I am new to pandas dataframes, so I apologies in case there's an easy or even built-in way to do so.
Let's say I have a dataframe df
with 3 columns A
(a string), B
(a float) and C
(a bool). Values of column A
are not unique. B
is a random number and rows with same A
value can have different values of B
. Columns C
is True
if the value of A
is repeated in the dataset.
An example
| | A | B | C |
|---|-----|-----|-------|
| 0 | cat | 10 | True |
| 1 | dog | 10 | False |
| 2 | cat | 20 | True |
| 3 | bee | 100 | False |
(The column C
is actually redundant and could be obtained with df['C']=df['A'].duplicated(keep=False)
)
What I want to obtain is a dataframe were, for duplicated entries of A
(C==True
), only the row with the highest B
value is kept.
I know how to get the list of rows with maximum value of B
:
df.loc[df[df['C']].groupby('A')['B'].idxmax()] #is this the best way actually?

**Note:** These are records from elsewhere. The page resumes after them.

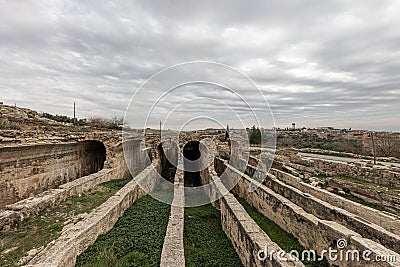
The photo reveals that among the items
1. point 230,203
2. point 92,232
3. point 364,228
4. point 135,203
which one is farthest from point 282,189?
point 92,232

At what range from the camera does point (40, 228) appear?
257 inches

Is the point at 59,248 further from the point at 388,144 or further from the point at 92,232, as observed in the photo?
the point at 388,144

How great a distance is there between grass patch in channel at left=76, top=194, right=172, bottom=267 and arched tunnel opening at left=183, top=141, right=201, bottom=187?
25.8 feet

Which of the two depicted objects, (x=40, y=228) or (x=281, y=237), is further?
(x=281, y=237)

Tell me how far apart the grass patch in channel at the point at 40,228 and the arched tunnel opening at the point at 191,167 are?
7905mm

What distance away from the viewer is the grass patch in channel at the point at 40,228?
17.8 feet

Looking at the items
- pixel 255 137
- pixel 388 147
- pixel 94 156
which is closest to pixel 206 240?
pixel 94 156

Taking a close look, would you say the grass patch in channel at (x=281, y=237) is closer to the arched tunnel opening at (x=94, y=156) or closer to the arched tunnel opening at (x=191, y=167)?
the arched tunnel opening at (x=191, y=167)

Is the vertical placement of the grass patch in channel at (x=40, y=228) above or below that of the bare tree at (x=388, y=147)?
below

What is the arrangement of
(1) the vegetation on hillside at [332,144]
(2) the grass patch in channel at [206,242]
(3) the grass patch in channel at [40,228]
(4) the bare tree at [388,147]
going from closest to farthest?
(3) the grass patch in channel at [40,228] < (2) the grass patch in channel at [206,242] < (4) the bare tree at [388,147] < (1) the vegetation on hillside at [332,144]

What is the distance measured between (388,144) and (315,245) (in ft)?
89.4

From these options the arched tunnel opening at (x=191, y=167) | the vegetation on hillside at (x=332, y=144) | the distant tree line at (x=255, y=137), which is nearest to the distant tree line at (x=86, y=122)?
the arched tunnel opening at (x=191, y=167)

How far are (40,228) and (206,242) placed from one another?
4.38 metres

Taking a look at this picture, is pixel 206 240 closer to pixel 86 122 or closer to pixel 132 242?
pixel 132 242
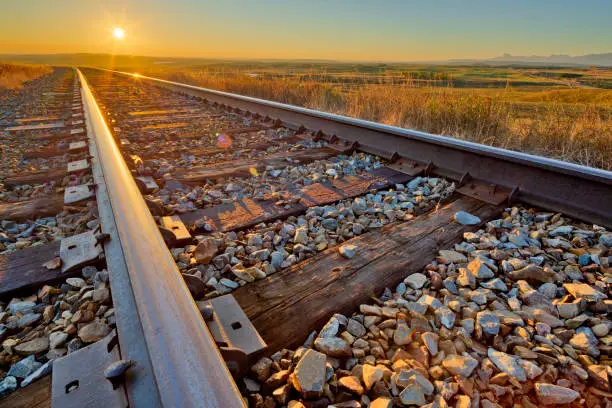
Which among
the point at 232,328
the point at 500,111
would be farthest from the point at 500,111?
the point at 232,328

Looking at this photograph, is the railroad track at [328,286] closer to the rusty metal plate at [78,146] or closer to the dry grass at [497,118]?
the rusty metal plate at [78,146]

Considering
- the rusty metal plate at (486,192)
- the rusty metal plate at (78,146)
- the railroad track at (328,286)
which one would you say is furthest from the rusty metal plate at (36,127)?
the rusty metal plate at (486,192)

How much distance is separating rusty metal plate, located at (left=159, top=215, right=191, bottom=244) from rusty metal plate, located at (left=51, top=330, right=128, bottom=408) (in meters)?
0.77

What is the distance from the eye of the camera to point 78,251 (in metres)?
1.68

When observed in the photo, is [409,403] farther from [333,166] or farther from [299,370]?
[333,166]

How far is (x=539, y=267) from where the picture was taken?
1.56 meters

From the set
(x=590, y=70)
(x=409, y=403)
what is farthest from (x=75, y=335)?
(x=590, y=70)

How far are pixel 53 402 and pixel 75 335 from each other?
0.37 m

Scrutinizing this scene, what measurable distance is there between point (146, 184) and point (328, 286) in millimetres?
1760

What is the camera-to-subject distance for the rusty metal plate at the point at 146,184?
2473 mm

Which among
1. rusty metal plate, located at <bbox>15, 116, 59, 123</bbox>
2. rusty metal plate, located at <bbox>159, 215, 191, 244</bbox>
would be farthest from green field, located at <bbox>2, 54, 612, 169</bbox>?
rusty metal plate, located at <bbox>15, 116, 59, 123</bbox>

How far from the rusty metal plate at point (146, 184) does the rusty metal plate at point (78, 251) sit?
73 cm

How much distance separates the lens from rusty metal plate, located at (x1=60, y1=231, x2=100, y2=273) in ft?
5.24

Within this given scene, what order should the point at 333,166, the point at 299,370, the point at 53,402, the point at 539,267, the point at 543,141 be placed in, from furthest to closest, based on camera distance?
the point at 543,141 < the point at 333,166 < the point at 539,267 < the point at 299,370 < the point at 53,402
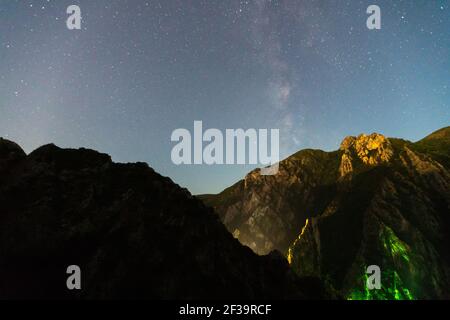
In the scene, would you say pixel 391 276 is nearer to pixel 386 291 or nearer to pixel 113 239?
pixel 386 291

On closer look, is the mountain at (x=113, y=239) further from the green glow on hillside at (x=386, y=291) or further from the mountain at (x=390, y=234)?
the mountain at (x=390, y=234)

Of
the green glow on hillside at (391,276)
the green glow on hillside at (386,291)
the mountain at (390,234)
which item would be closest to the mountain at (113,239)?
the green glow on hillside at (386,291)

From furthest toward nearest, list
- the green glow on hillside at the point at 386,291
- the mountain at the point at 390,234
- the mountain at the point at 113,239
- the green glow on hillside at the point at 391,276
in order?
the mountain at the point at 390,234 → the green glow on hillside at the point at 391,276 → the green glow on hillside at the point at 386,291 → the mountain at the point at 113,239

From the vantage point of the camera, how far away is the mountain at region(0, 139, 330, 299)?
4312 cm

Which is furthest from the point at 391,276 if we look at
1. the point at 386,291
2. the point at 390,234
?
the point at 390,234

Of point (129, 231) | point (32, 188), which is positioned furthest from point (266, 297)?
point (32, 188)

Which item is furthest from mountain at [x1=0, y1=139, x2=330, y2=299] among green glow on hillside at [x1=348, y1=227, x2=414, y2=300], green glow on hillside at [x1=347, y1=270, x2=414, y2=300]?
green glow on hillside at [x1=348, y1=227, x2=414, y2=300]

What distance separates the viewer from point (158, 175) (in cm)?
6128

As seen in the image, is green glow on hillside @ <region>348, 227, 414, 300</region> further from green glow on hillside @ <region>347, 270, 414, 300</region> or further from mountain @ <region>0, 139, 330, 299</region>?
mountain @ <region>0, 139, 330, 299</region>

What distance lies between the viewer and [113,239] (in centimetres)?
4791

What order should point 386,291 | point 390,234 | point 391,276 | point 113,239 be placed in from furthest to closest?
point 390,234
point 391,276
point 386,291
point 113,239

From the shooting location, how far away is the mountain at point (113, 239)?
4312 cm

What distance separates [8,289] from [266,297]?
1409 inches

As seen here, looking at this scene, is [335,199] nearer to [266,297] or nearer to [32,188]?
[266,297]
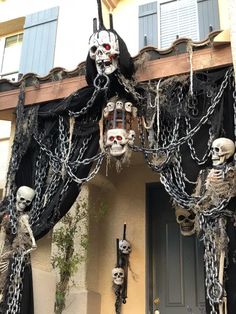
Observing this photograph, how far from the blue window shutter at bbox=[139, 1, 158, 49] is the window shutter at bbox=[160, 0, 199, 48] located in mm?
121

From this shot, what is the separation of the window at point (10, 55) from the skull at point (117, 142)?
161 inches

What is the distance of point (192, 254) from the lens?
6473mm

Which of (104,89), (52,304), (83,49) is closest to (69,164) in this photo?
(104,89)

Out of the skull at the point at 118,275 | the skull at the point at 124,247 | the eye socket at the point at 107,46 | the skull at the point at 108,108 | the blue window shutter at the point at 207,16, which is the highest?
the blue window shutter at the point at 207,16

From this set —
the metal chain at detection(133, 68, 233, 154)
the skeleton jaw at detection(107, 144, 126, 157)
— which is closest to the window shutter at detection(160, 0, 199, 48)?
the metal chain at detection(133, 68, 233, 154)

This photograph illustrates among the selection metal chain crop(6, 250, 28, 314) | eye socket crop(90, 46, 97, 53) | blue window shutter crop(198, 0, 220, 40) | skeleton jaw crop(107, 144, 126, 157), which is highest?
blue window shutter crop(198, 0, 220, 40)

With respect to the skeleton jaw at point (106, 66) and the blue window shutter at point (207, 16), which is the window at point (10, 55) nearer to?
the blue window shutter at point (207, 16)

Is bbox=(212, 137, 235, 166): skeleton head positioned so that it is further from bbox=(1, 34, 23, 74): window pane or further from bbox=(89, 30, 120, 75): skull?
bbox=(1, 34, 23, 74): window pane

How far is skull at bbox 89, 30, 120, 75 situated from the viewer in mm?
5242

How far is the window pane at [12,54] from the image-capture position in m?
8.83

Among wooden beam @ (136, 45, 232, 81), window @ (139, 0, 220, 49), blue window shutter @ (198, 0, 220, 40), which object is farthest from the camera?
window @ (139, 0, 220, 49)

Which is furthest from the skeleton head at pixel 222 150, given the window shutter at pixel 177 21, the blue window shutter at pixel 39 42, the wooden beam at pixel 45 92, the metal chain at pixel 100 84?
the blue window shutter at pixel 39 42

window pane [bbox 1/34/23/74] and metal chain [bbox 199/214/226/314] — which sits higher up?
window pane [bbox 1/34/23/74]

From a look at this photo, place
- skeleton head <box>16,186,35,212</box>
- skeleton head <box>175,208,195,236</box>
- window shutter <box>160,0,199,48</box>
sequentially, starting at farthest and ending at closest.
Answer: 1. window shutter <box>160,0,199,48</box>
2. skeleton head <box>175,208,195,236</box>
3. skeleton head <box>16,186,35,212</box>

but what I want is the opposite: filter df
so to get only the entries not duplicated (C==False
) and the duplicated ones with the highest B.
One possibility could be to concatenate df[~df['C']]
and the previous table but is it the best way actually?
CodePudding user response:
One approach:
res = df.iloc[df.groupby("A")["B"].idxmax()]
print(res)
Output
A B C
3 bee 100 False
2 cat 20 True
1 dog 10 False